_EXCERPTED TEXT_
────────

Nearby, the wittily phallocentric Woody by a very young
Keith Haring and several more Arps, as well as a very strong
eye-teaser by Bridget Riley and a slowly waving, mirror-finished
George Rickey, remind us of these collectors’ (monochromatic)
priorities. Another Rickey, mounted outside, can be seen through
one of the big, angled windows that allow plenty of natural
light into the gallery, an increasingly rare phenomenon in
museums these days and most welcome in this particular installation.
Other aspects of the installation are less perfectly rendered.
A large Sol LeWitt sculpture, titled Wall Piece #2, Cube
Structure Based on Nine Modules, is inexplicably mounted
on a low Lucite pedestal on the floor—in the catalog it is
shown properly projecting out from a wall—although a lot of
trouble appears to have been taken to create a large alcove
just for the sculpture. Elsewhere, some pieces are stacked
or crowded together—perhaps in the spirit of hominess, but
in this case somewhat at the expense of satisfying viewing.
There are a few disappointments in the selection as well.

────────

_GIVEN DATA_
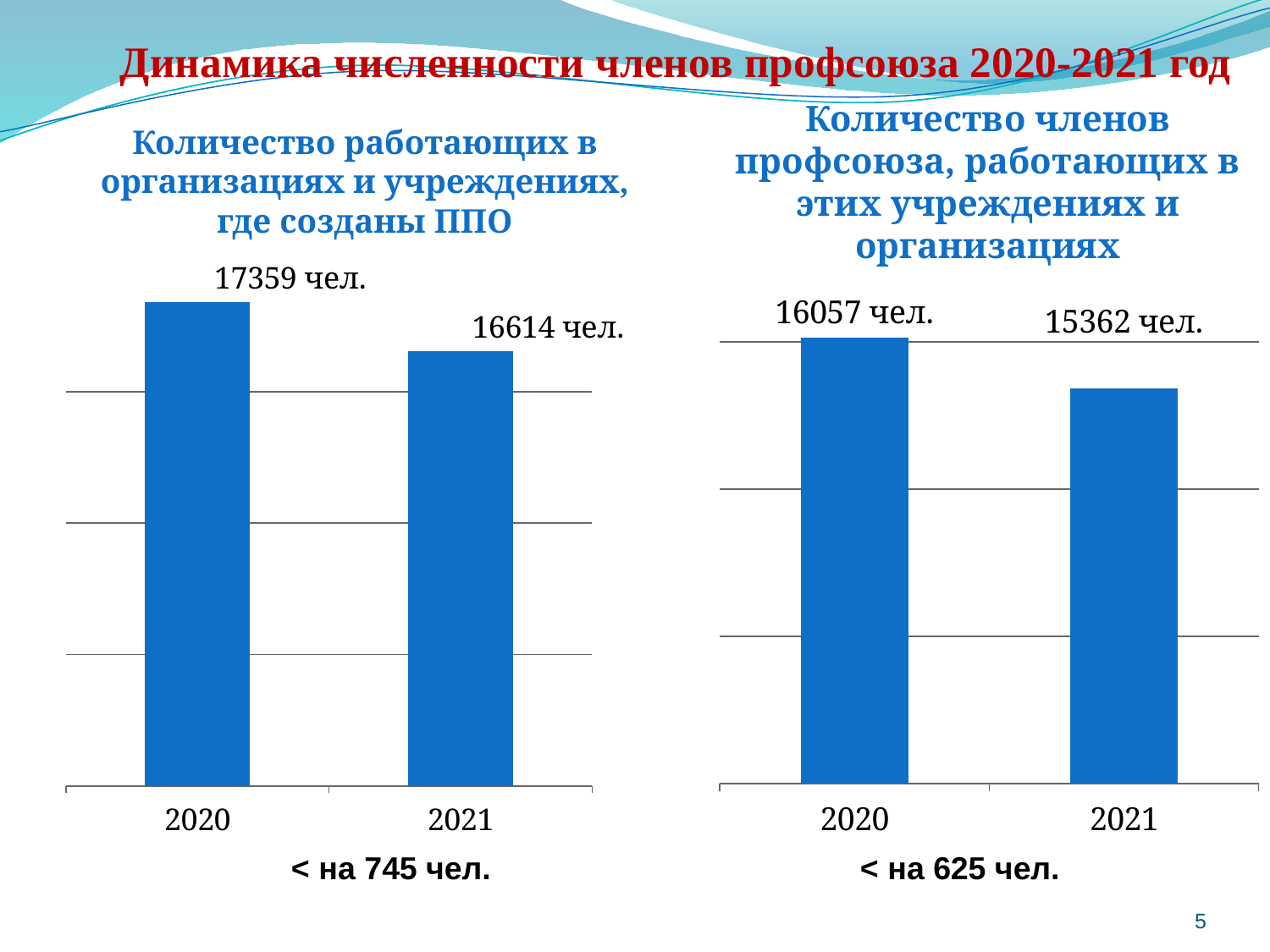
In the right chart, what is the difference between the 2020 and 2021 values? 625 чел. How many categories does the left chart show? 2 In the left chart, which year has the higher value? 2020 In the left chart (Количество работающих в организациях и учреждениях, где созданы ППО), what is the value for 2021? 16614 чел. In the right chart (Количество членов профсоюза, работающих в этих учреждениях и организациях), what is the value for 2021? 15362 чел. In the right chart, which year has the lower value? 2021 In the right chart, is the value for 2020 larger or smaller than the value for 2021? larger What type of chart is the right chart? bar chart In the left chart, do the values rise or fall from 2020 to 2021? fall In the left chart (Количество работающих в организациях и учреждениях, где созданы ППО), what is the value for 2020? 17359 чел. In the right chart (Количество членов профсоюза, работающих в этих учреждениях и организациях), what is the value for 2020? 16057 чел. In the left chart, what is the difference between the 2020 and 2021 values? 745 чел.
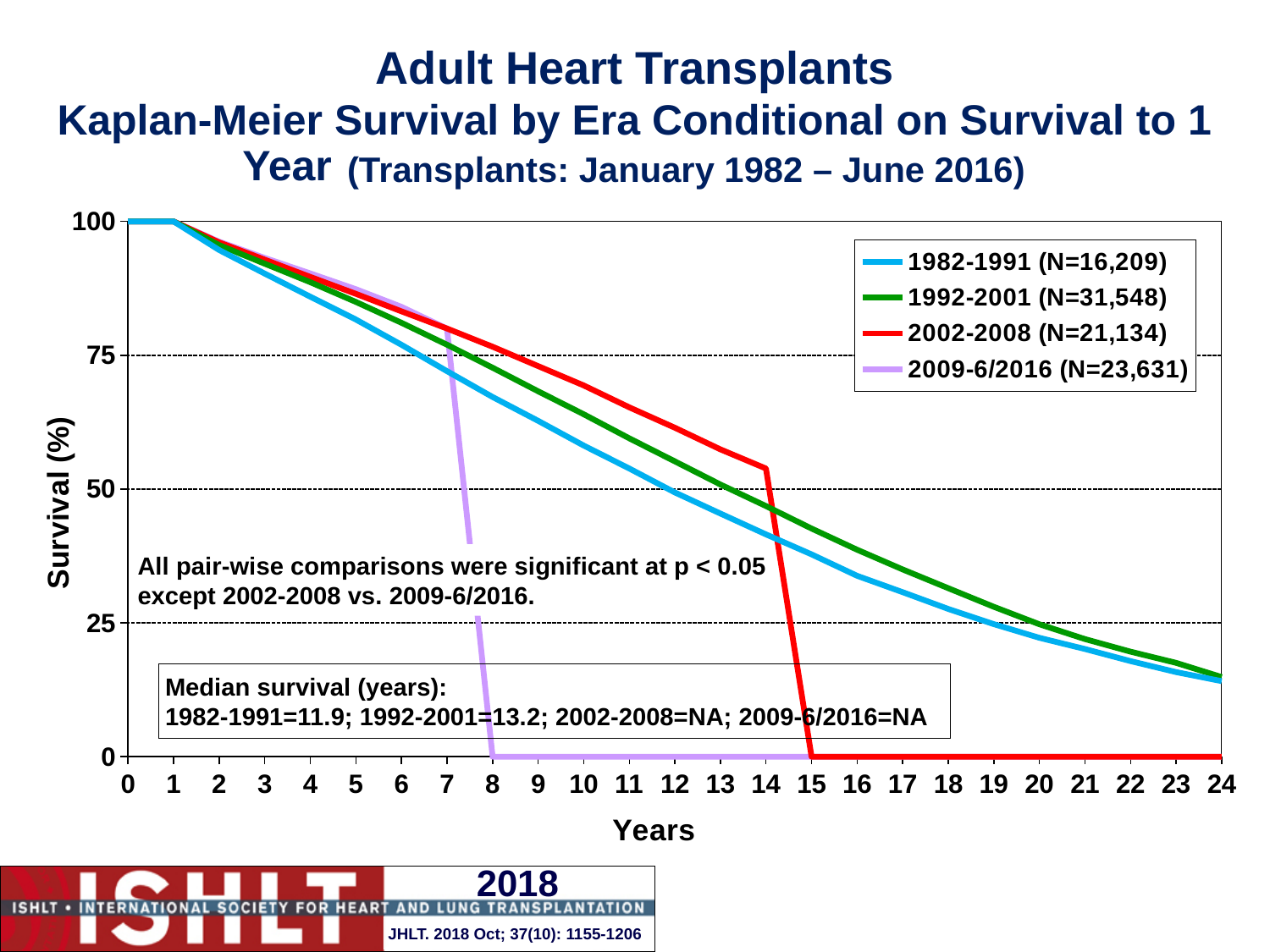
Which era has the largest N in the legend? 1992-2001 (N=31,548) Do the survival curves rise or fall as years increase? fall Is the survival for the 1982-1991 era at year 10 greater or less than 50? greater What is the difference in median survival (years) between the 1992-2001 and 1982-1991 eras? 1.3 According to the legend, what is the N for the 1992-2001 era? N=31,548 What is the median survival listed for the 2002-2008 era? NA At year 5, which era has higher survival, 1982-1991 or 2002-2008? 2002-2008 What kind of chart is shown on the slide? line chart What is the median survival in years for the 1992-2001 era? 13.2 Is the survival for the 1992-2001 era at year 24 greater or less than 25? less What is the median survival in years for the 1982-1991 era? 11.9 How many series (eras) does the legend list? 4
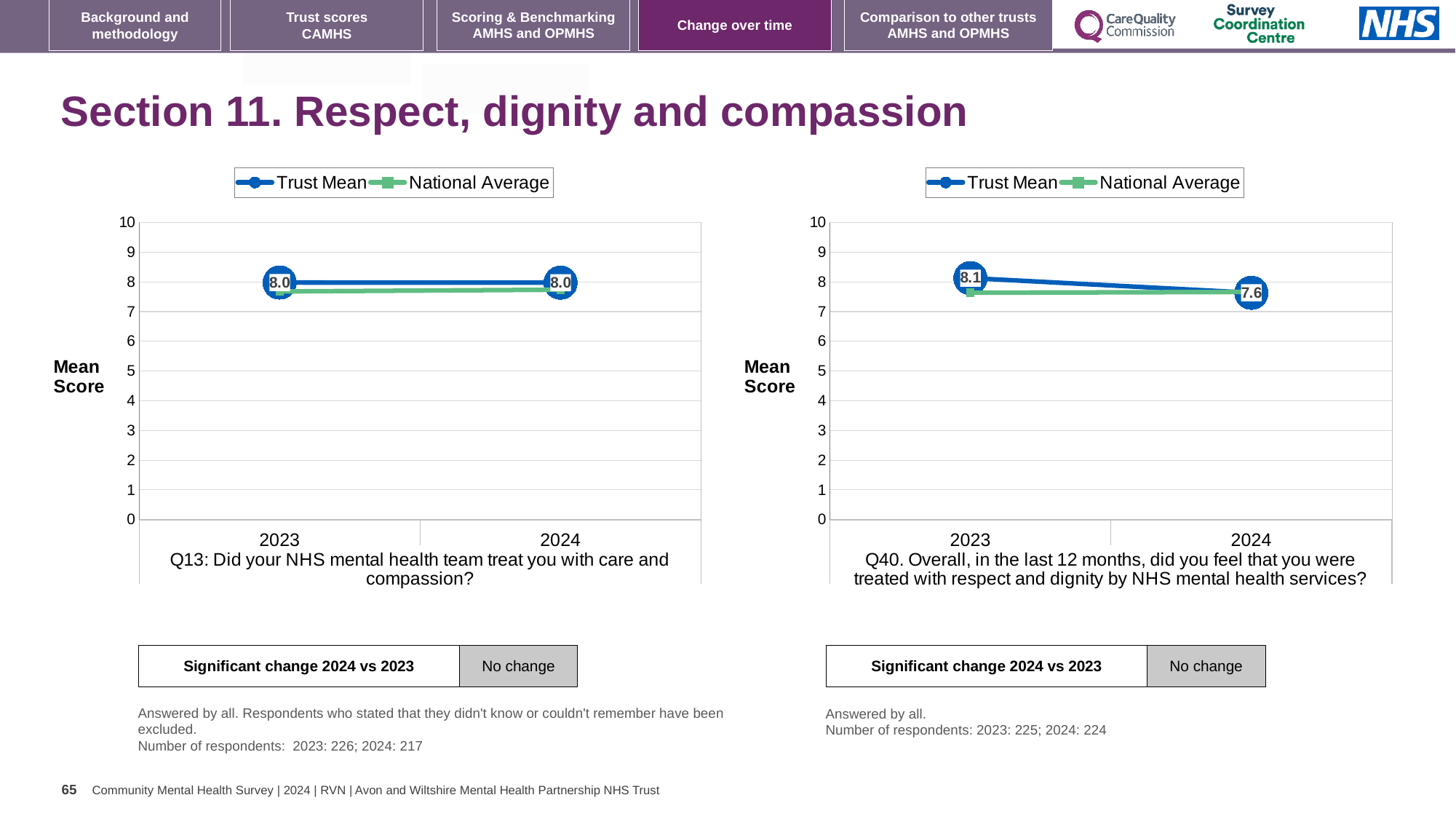
In the Q40 chart, is the National Average value for 2024 greater or less than 8? less In the Q40 chart, which year has the higher Trust Mean score, 2023 or 2024? 2023 How many series does the legend of the Q40 chart list? 2 In the Q40 chart, what is the Trust Mean score for 2023? 8.1 In the Q13 chart, what is the Trust Mean score for 2024? 8.0 In the Q13 chart, is the National Average value for 2023 greater or less than 7? greater How many years are shown on the x axis of the Q13 chart? 2 In the Q40 chart, what is the Trust Mean score for 2024? 7.6 In the Q40 chart, what is the difference between the Trust Mean scores for 2023 and 2024? 0.5 In the Q13 chart, what is the Trust Mean score for 2023? 8.0 What kind of chart is the Q13 chart? line chart In the Q40 chart, does the Trust Mean rise or fall from 2023 to 2024? fall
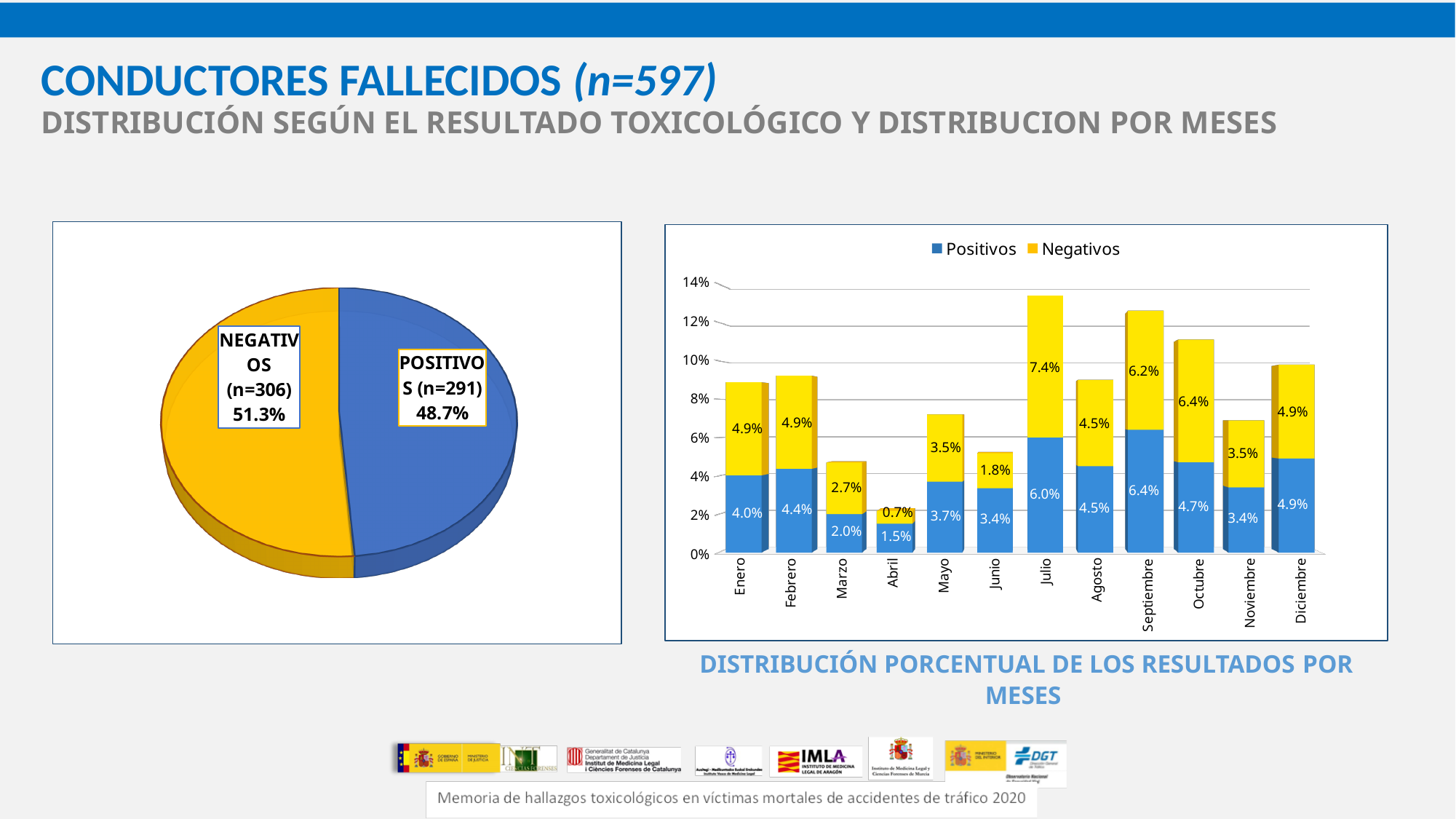
In the pie chart on the left, what share of the pie is NEGATIVOS? 51.3% In the chart 'DISTRIBUCIÓN PORCENTUAL DE LOS RESULTADOS POR MESES', what is the total of the stacked bar for Julio? 13.4% In the chart 'DISTRIBUCIÓN PORCENTUAL DE LOS RESULTADOS POR MESES', what is the Positivos value for Julio? 6.0% In the chart 'DISTRIBUCIÓN PORCENTUAL DE LOS RESULTADOS POR MESES', what is the difference between the Negativos and Positivos values for Julio? 1.4% In the chart 'DISTRIBUCIÓN PORCENTUAL DE LOS RESULTADOS POR MESES', which is larger for Marzo: Positivos or Negativos? Negativos In the chart 'DISTRIBUCIÓN PORCENTUAL DE LOS RESULTADOS POR MESES', how many months are shown on the x axis? 12 In the chart 'DISTRIBUCIÓN PORCENTUAL DE LOS RESULTADOS POR MESES', how many series does the legend list? 2 In the pie chart on the left, what is the n value shown for POSITIVOS? n=291 In the chart 'DISTRIBUCIÓN PORCENTUAL DE LOS RESULTADOS POR MESES', what is the Negativos value for Octubre? 6.4% In the chart 'DISTRIBUCIÓN PORCENTUAL DE LOS RESULTADOS POR MESES', which month has the highest Positivos value? Septiembre In the chart 'DISTRIBUCIÓN PORCENTUAL DE LOS RESULTADOS POR MESES', which month has the lowest Negativos value? Abril What kind of chart is the chart on the left of the slide? Pie chart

────────

_TASKS FOR THIS EXERCISE_
**1.** Using the art review, decide whether each statement agrees with it. Answer yes or no and quote the deciding words.
(a) The Keith Haring work is called Woody.
(b) The gallery receives little natural light.
(c) The Sol LeWitt sculpture is installed projecting out from a wall.
**2.** Extend the art review beyond its last sentence.
The data have no connection to the art review.

_ANSWERS GIVEN_
**1.**
(a) Yes: "the wittily phallocentric Woody by a very young Keith Haring"
(b) No: "big, angled windows that allow plenty of natural light into the gallery"
(c) No: "is inexplicably mounted on a low Lucite pedestal on the floor"

**2.**
An apparent drawing from 1941 by Wassily Kandinsky turns out,
upon close inspection, to be a heliogravure reproduction initialed
and numbered by someone other than the artist in who-knows-what-year.
Perhaps it would have been better left out. Also, Man Ray’s
It’s Springtime (a dadaist construction of two bedsprings
tied together in a cross formation), with its little etched
plaque bearing the artist’s signature, the title and an edition
number, feels more like a collector’s item produced for the
market than the spontaneous and irreverent work of art that
the original would have been. And, let’s face it, that’s a
pretty bad pun to begin with.
But there is far more here to enjoy and celebrate than lapses
of this sort can begin to tarnish; the show is a generous
gift to art lovers, and may just presage a future permanent
gift of work from the collection to the Hyde (that’s a guess,
by the way, not a scoop). In the meantime, the Hyde has unwittingly
added a terrific new piece to Feibes’ and Schmitt’s collection
that I suspect they’re happy to have: a big Christo-esque
wrapped building, in the form of the Hyde House next door,
shrouded in plastic-covered scaffolding for extensive renovations.
It fits the collection as if it was meant to be there—happenstance
adding to careful consideration.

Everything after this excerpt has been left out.